(出題 1):
花月園競輪の初日レポートで、1Rの中野功史が「休まずに踏みました」と語っている理由を、本人の言葉に基づいて1〜3文で説明してください。
(出題 2):
花月園競輪の初日レポートを、最後の文の後から書き進めてください。

(課題文):
☆ ☆ ☆ ☆ ☆
『花月園競輪開設59周年記念(GIII)レポート』 初日編
配信日:9月10日
いよいよ今日から花月園競輪開設59周年記念「菊花賞典」が始まった。初日突破を駆けた攻防は熾烈を極め、見どころあるレースが続いた。特選からは神山雄一郎、佐藤慎太郎、浅井康太、佐藤友和、渡邉一成らが勝ち上がり、明日の優秀戦「あすか賞」に駒を進めた。
開催中は多くのイベントをご用意して皆様をお待ちしています。明日は早朝予想会や、地元選手によるファンの皆さんのお出迎え、素敵な賞品が当たる抽選会や腹話術ショーなどが行われます。どうぞ花月園競輪場へご来場ください。
<1R>
中野功史が早めの仕掛けで前団をまくり切ると、ゴール手前でマークの
穴井利久
が抜け出した。穴井は「中野とは相性抜群。二人で決まって良かった」と胸をなで下ろす。
中野功史
は「ホームで中団に入ろうと思ったけど、そうすれば塚本(勝士)に行かれてしまう。だから休まずに踏みました。その分、穴井さんに抜かれてしまいましたね。でも二人で決まったしいいかな」とレース内容には納得げ。
<2R>
2レースはライン4つの細切れ戦。高橋隆太が先行すると、後方で脚を溜めた
鈴木孝征
がまくり追い込みを決めて1着をさらった。
「展開で後ろに置かれてしまったけど、道中で脚を溜められたし結果的には良かった。初日に飛ぶと記念は長いですからね、ひとまずホッとしています」
高橋隆太の先制を利した
岡嵜浩一
が2着に食い込んだ。
「2センターで7(藤木裕)の動きを気にしていたら、真後ろから内山(拓)君が一気に踏んできて焦った。あの辺の対応が難しいですね」
<3R>
3レースは西村行貴と片寄雄己の主導権争いを
田中雅史
がひとまくり。結果は3着となったが、ひとまずは二次予選の権利を手中にした。
「ゴール後は7(志村勇二)と同着かと思ったんです。それなら自分は勝ち上がれないし、危なかったですね。今日は3・85のギアを初めて実戦で使ってみました。ちょっと踏み上がるまでに脚を使いましたね。それに出切ってからも焦りながら踏んだんで、もう直線で一杯でした」
☆ ☆ ☆ ☆ ☆
(提供資料):
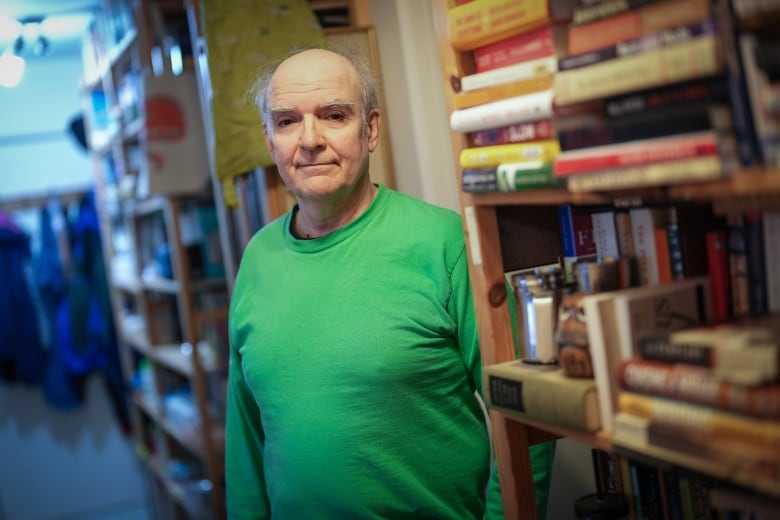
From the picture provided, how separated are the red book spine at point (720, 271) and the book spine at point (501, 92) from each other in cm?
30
☆ ☆ ☆ ☆ ☆
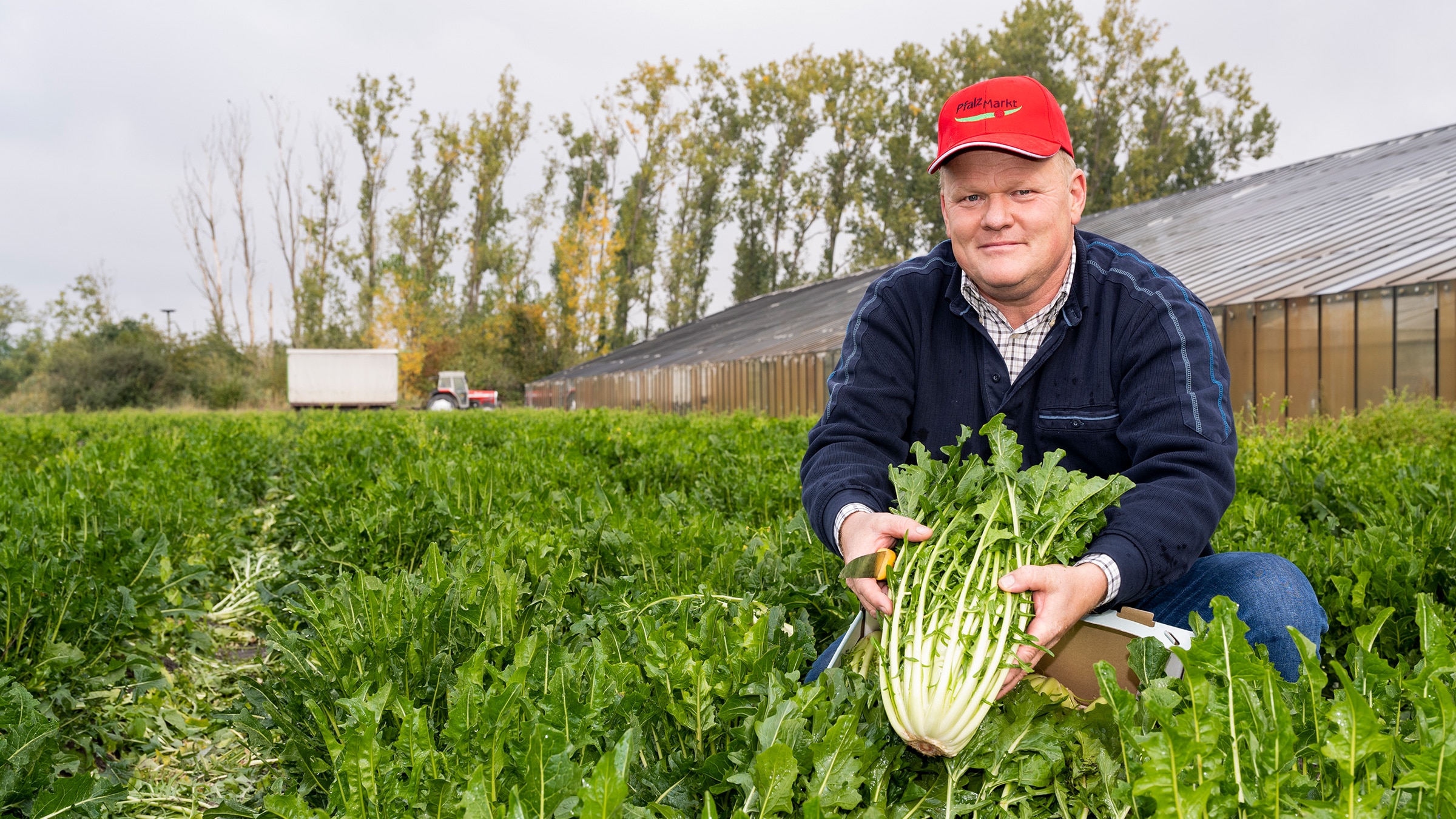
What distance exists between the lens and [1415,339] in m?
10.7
☆ ☆ ☆ ☆ ☆
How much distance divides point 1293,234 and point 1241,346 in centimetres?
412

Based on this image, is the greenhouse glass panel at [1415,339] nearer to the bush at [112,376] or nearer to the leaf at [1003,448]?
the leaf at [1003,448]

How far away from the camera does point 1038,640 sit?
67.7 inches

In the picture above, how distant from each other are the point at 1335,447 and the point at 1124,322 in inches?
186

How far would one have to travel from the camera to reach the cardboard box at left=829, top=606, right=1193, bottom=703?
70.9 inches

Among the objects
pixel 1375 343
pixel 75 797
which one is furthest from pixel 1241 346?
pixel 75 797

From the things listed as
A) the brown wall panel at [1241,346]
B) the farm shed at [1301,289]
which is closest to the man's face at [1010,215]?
☆ ☆ ☆ ☆ ☆
(解答 1):
中野功史はホームで中団に入ることも考えましたが、そうすれば塚本勝士に行かれてしまうと判断しました。そのため、休まずに踏み続けました。

(解答 2):
2着の
平石浩之
は関東ライン三番手から、差し脚を伸ばしてきた。
「久々の実戦だったし緊張しました。ただ、レース勘がまだまだですね。コースが落ち着いて見えるようになれば、もっとやれると思います」
<4R>
須藤誠選手
千葉の新鋭・須藤誠が主導権をにぎりペース駆けに持ち込むと、番手有利に郡司盛夫が抜け出して1着通過。ところが郡司が失格となり、2着入線の
須藤誠(写真)
が繰り上がった。
「ホーム前で3(篠原)が突っ張る素振りが無かったし、出切るのに脚を使わなかったから、ペースで駆けられました。1コーナーから徐々にスピードを上げていけたし、内容も良かったと思います。ただ、郡司さんの失格もあったし素直には喜べません」
<5R>
5レースは、“ブンブン丸”こと乾準一の赤板先行を、
房州輝也
がまくりで仕留めた。
「乾さん相手に叩き合うのもきついし、今日は落ち着いて仕掛けようと。櫻井(学)さんも前に踏んでいたし、自分が仕掛けやすい展開となりました。記念開催は何かと相性がいいですね」
その
乾準一
は3着に逃げ粘り、一次予選を突破した。
「今日はえらい重かった。バンクとギアと身体が何一つ噛み合っていないというのかな。走っていて、残れないんじゃないかとずっと不安だったんです。それに最後は二人に行かれてしまったし。だけど1周半駆けて3着でしょう。悪いなりにやれた方だと思います」
<6R>
井上辰也選手
6レースからは選抜戦。レースはバックまくりを放った
篠原忍
が、逃げた森田達也を捕らえて快勝する。
「ホームで外併走になったとき、北村(貴幸)さんが入れてくれたおかげです。あれで生き返ったし、立て直せた。今日はあそこに尽きます。その後も踏み出しやスピード、ともに問題なかったです」
井上辰也(写真)
は篠原の仕掛けに乗るかたちで2着を確保した。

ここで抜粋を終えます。